Reference

Last updated on 2025-02-16 | Edit this page

Additional Reading


For those interested in further exploring genome assembly and bioinformatics, here are some recommended resources:

  1. Bioinformatics and Functional Genomics - Jonathan Pevsner
    A comprehensive textbook covering sequence alignment, genome assembly, and functional genomics.
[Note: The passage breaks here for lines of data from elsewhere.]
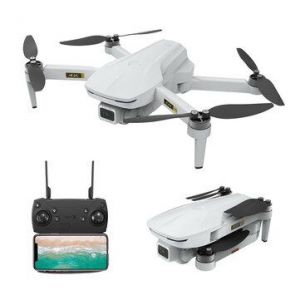  Top Brands   RC Drones - רחפנים rc Eachine EX5 5G WIFI 1KM FPV GPS With 4K HD Camera Servo Gimbal 30mins Flight Time 229g Foldable RC Drone Quadcopter RTF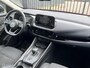 Nissan Qashqai 1.3 MHEV Hybride Xtronic N-Connecta Two-Tone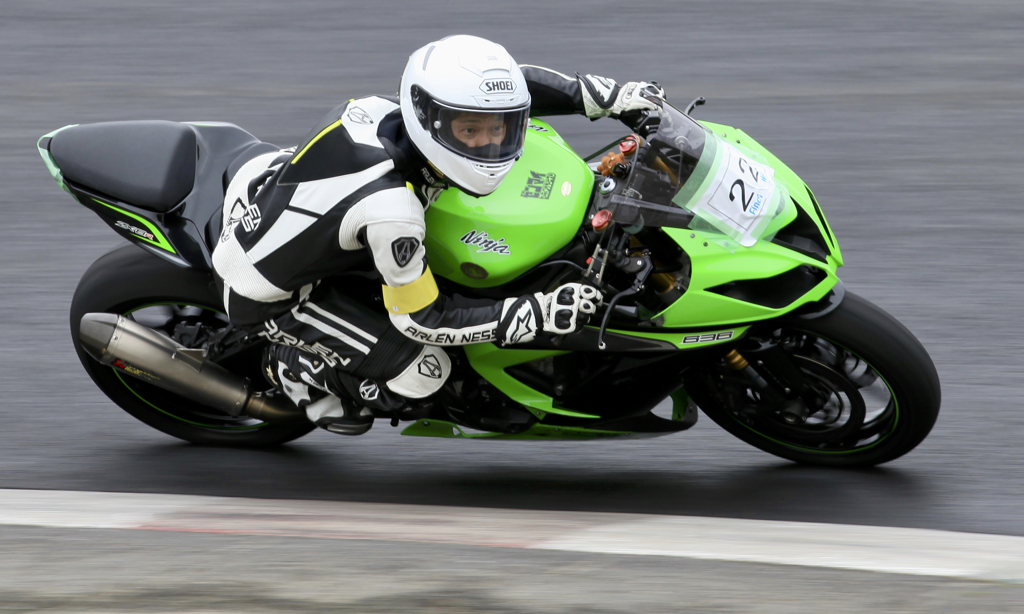 290625FineTechnicalRideRd3.119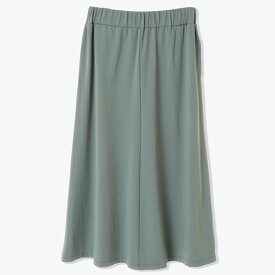 Columbia(コロンビア) 【24春夏】Women's DAYS COVE SKIRT(ウィメンズ デイズ コーブ スカート) M 305(Light Lichen) PL0239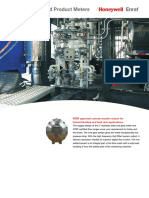 EN0937USRefined Products Meter PDF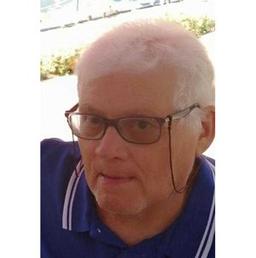 Nicoli Claudio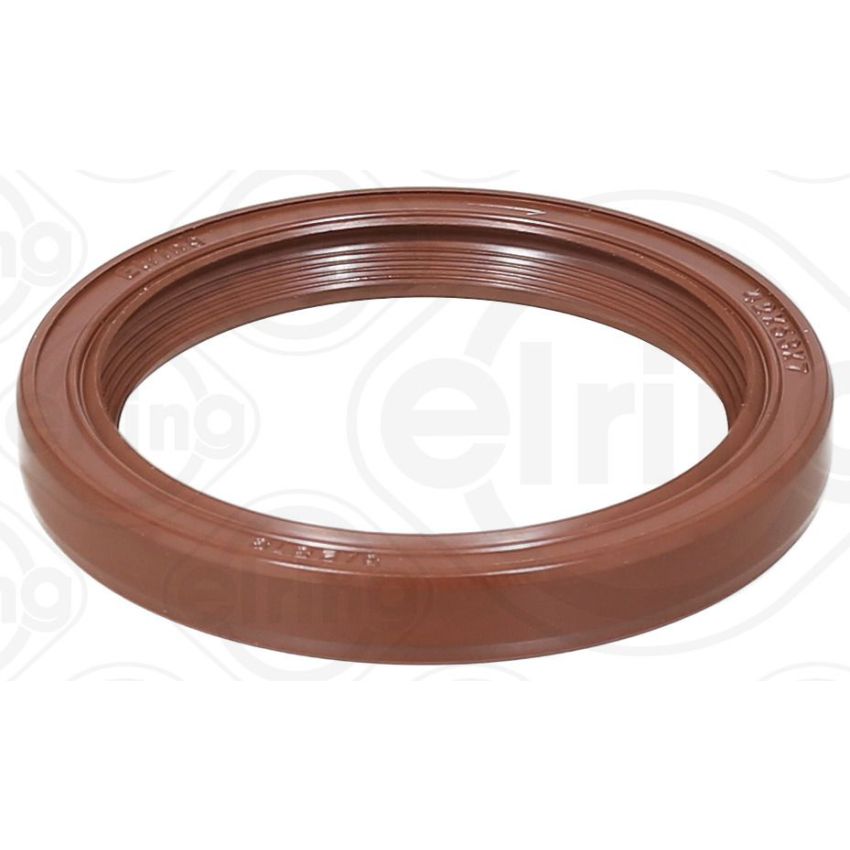 USZCZELNIACZ WAŁKA SIMMERING ELRING 467860 FORD 1.6-2.0 92-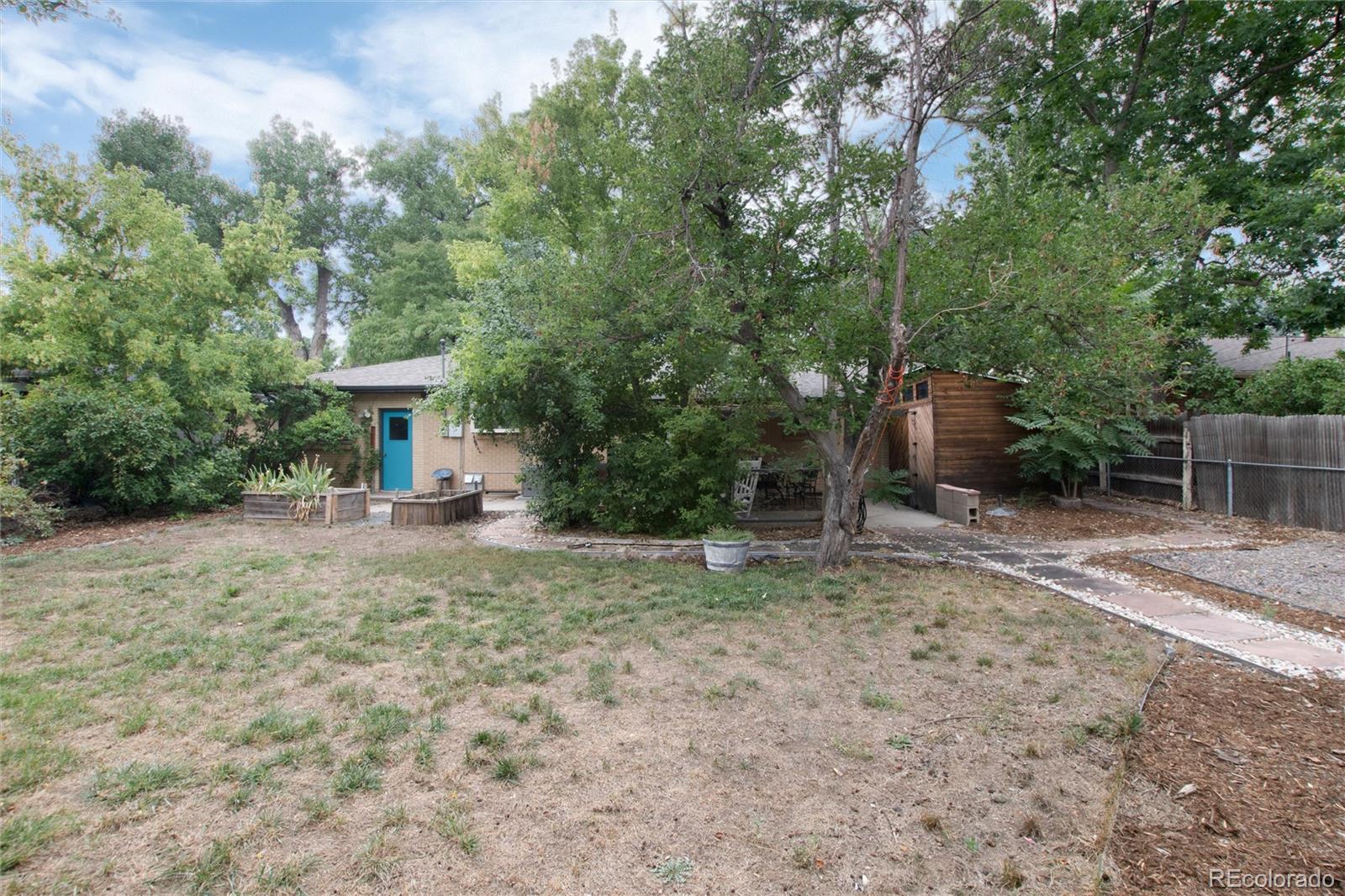 MLS Image #42 for 6174  independence street,arvada, Colorado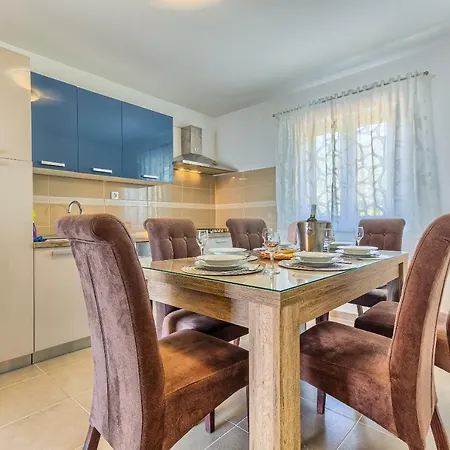Modern With Heated Pool&sea View *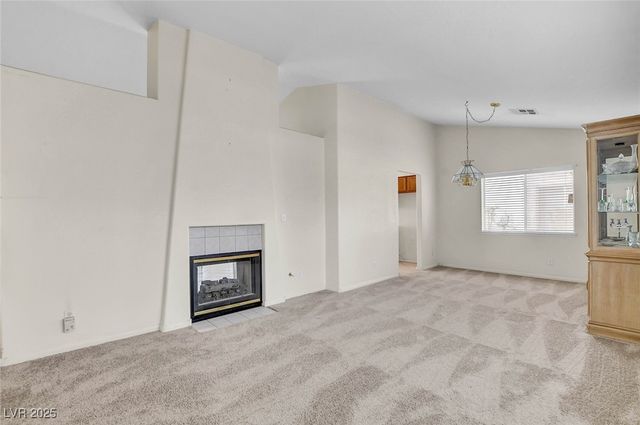 7745 Safari Lane, Las Vegas, NV 89129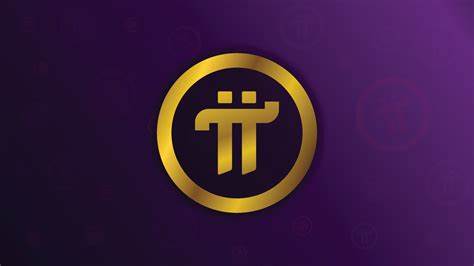 Pi Network (PI) Kursprognose 2025, 2026, 2027, 2028, 2029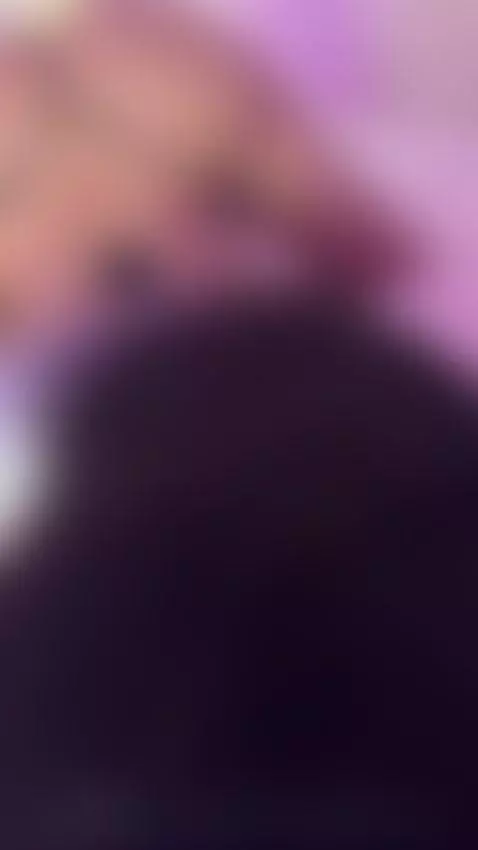 Pretty Heart 🫣 by veronicamartin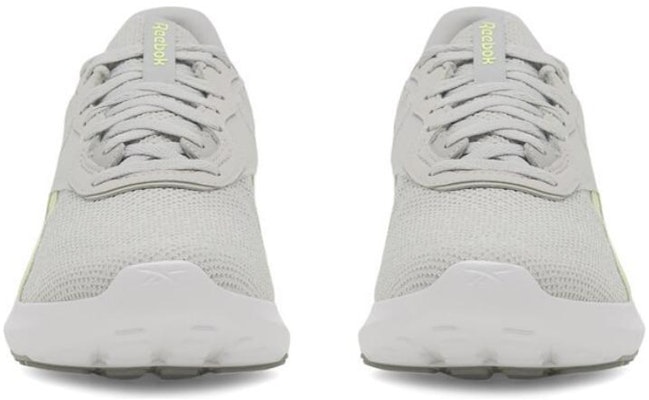 (女性)Reebok Energen Tech '鋼霧 檸檬光' 100033970 Lookbook (女性)Reebok Energen Tech '鋼霧 檸檬光' 100033970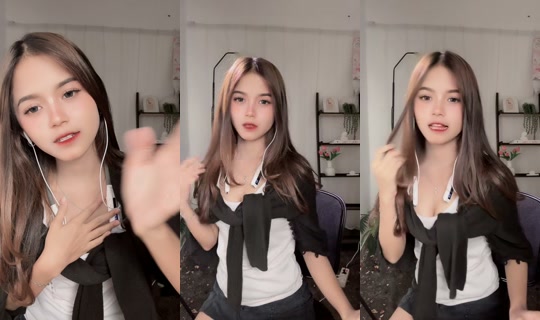 karen121_2's Live Session — Jul 25, 2026, 7:07 PM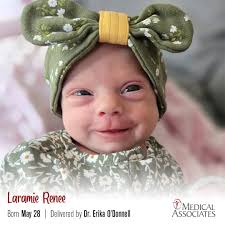 Medical Associates Clinic & Health Plans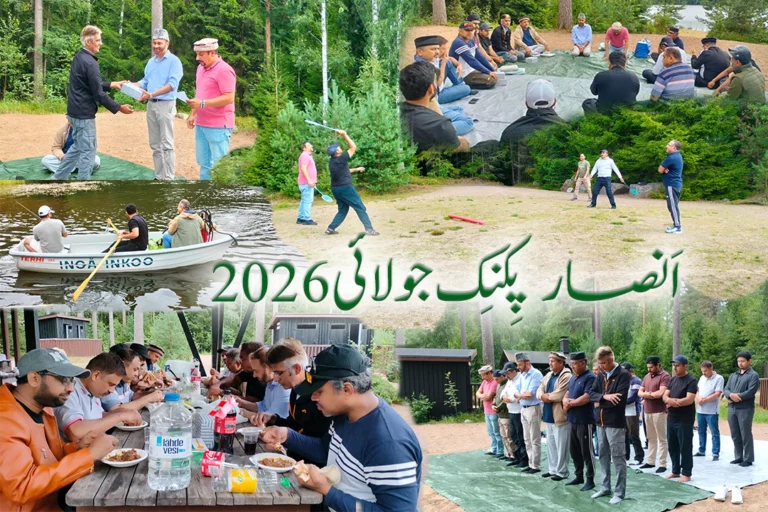 picnic july 2026-2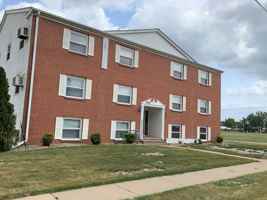 featured image of 825 26th St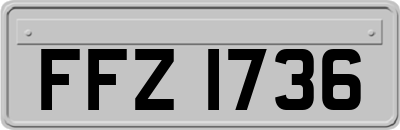 FFZ1736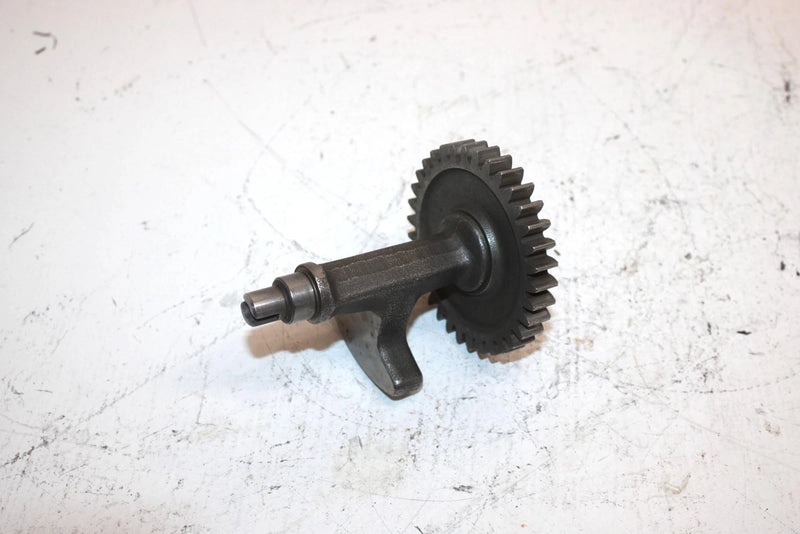 2002 Honda Foreman Es Oem Balancer Shaft 13420-HM7-000 AH34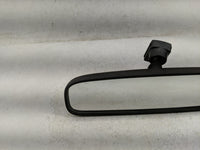 2017-2022 Toyota Corolla Interior Rear View Mirror Replacement OEM P/N:A047171 Fits Fits 2016 2017 2018 2019 2020 2021 2022 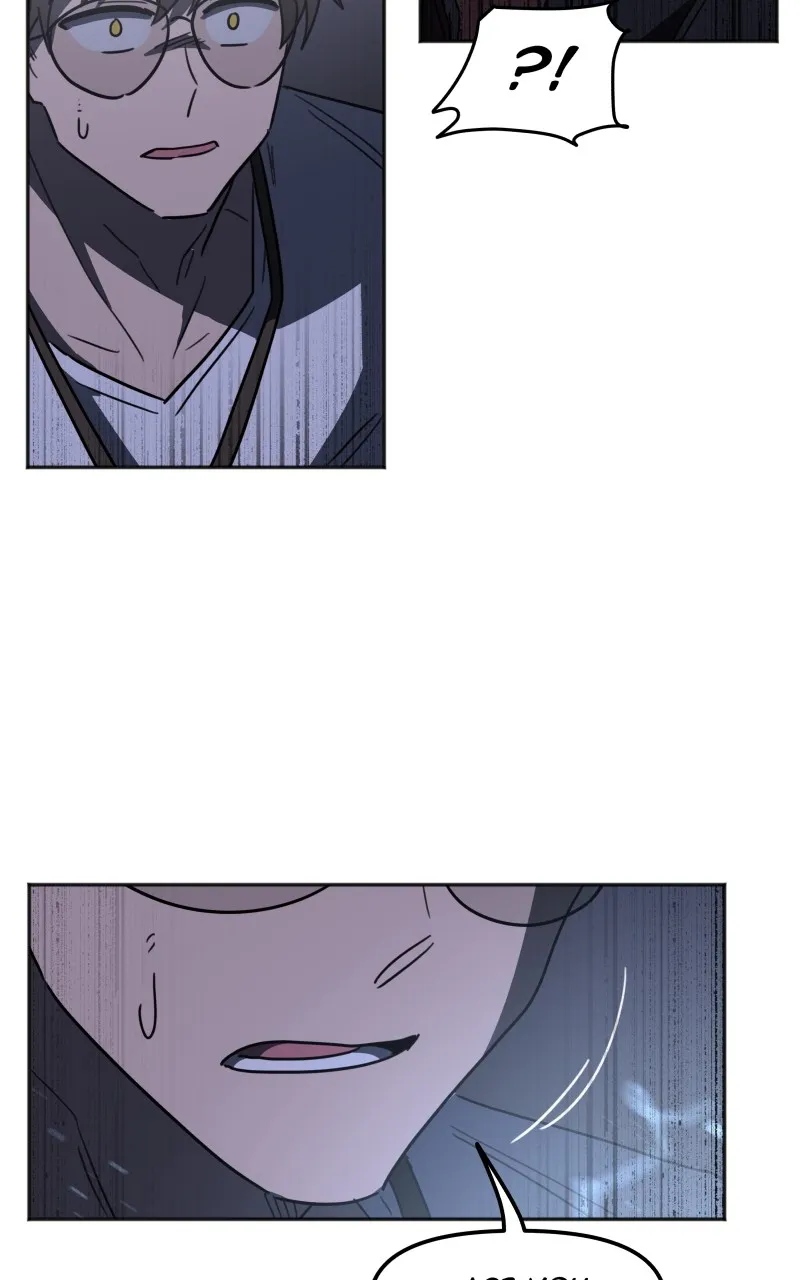 Code Adam Chapter 160 page 88 -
Suitable for both beginners and advanced learners.

  2. Ten Steps to Get Started in Genome Assembly and Annotation - Keith Bradnam & Ian Korf
    A practical guide that provides a step-by-step approach to genome assembly and annotation, discussing essential concepts, methodologies, and tools.

  3. A Comprehensive Review of Scaffolding Methods in Genome Assembly - Xiang Ji et al.
    This review article explores various scaffolding techniques used in genome assembly, comparing their effectiveness and discussing associated challenges.

Glossary


assembly

The process of reconstructing a genome sequence from sequencing reads.

contig

A contiguous sequence of DNA assembled from overlapping sequencing reads.

scaffold

A larger DNA sequence constructed by linking contigs using paired-end or long-read sequencing data.

long-read sequencing

A sequencing method that generates long DNA fragments, useful for resolving complex genomic regions.

short-read sequencing

A sequencing method that generates short DNA fragments, commonly used for high-accuracy genome sequencing.

PacBio

A long-read sequencing technology developed by Pacific Biosciences, known for high-accuracy HiFi reads.

Oxford Nanopore

A sequencing technology that uses nanopores to read DNA bases in real time, providing long reads with flexible throughput.

Illumina

A short-read sequencing technology known for high accuracy and low cost, widely used in genomics.

hybrid assembly

A genome assembly approach that combines long and short reads to improve contiguity and accuracy.

N50

A metric used to assess genome assembly quality, representing the contig length at which 50% of the genome is contained in contigs of at least that length.

BUSCO

A benchmarking tool that assesses the completeness of genome assemblies based on conserved single-copy orthologs.

error correction

A preprocessing step to correct sequencing errors before assembly.

polishing

A process of refining an assembly by correcting sequencing errors using high-accuracy reads.

base calling

The computational process of determining DNA bases from raw sequencing signal data.

barcode

A short, unique DNA sequence used to differentiate samples in multiplex sequencing experiments.

de novo assembly

Genome assembly performed without the use of a reference genome.

reference genome

A curated genome sequence used as a standard for alignment and comparison.

consensus sequence

A sequence derived from multiple reads that represents the most likely correct DNA sequence.

variant calling

The identification of genetic variants such as SNPs and indels from sequencing data.

k-mer

A short, fixed-length DNA sequence used in genome assembly and error correction.

phasing

The process of resolving haplotypes in a diploid or polyploid genome.

haplotype

A set of genetic variants inherited together from a single parent.

structural variation

Genomic rearrangements such as insertions, deletions, inversions, and translocations.

optical genome mapping

A technique for creating high-resolution genome maps using fluorescently labeled DNA molecules.

Hi-C

A chromosome conformation capture technique used to improve genome scaffolding by linking distant DNA fragments.

HiFi reads

High-accuracy long reads generated by PacBio sequencing.

contiguity

The measure of how well an assembly represents long, uninterrupted sequences.

heterozygosity

The presence of different alleles at a genetic locus within a genome.

assembly graph

A graph-based representation of sequencing reads and overlaps used in genome assembly.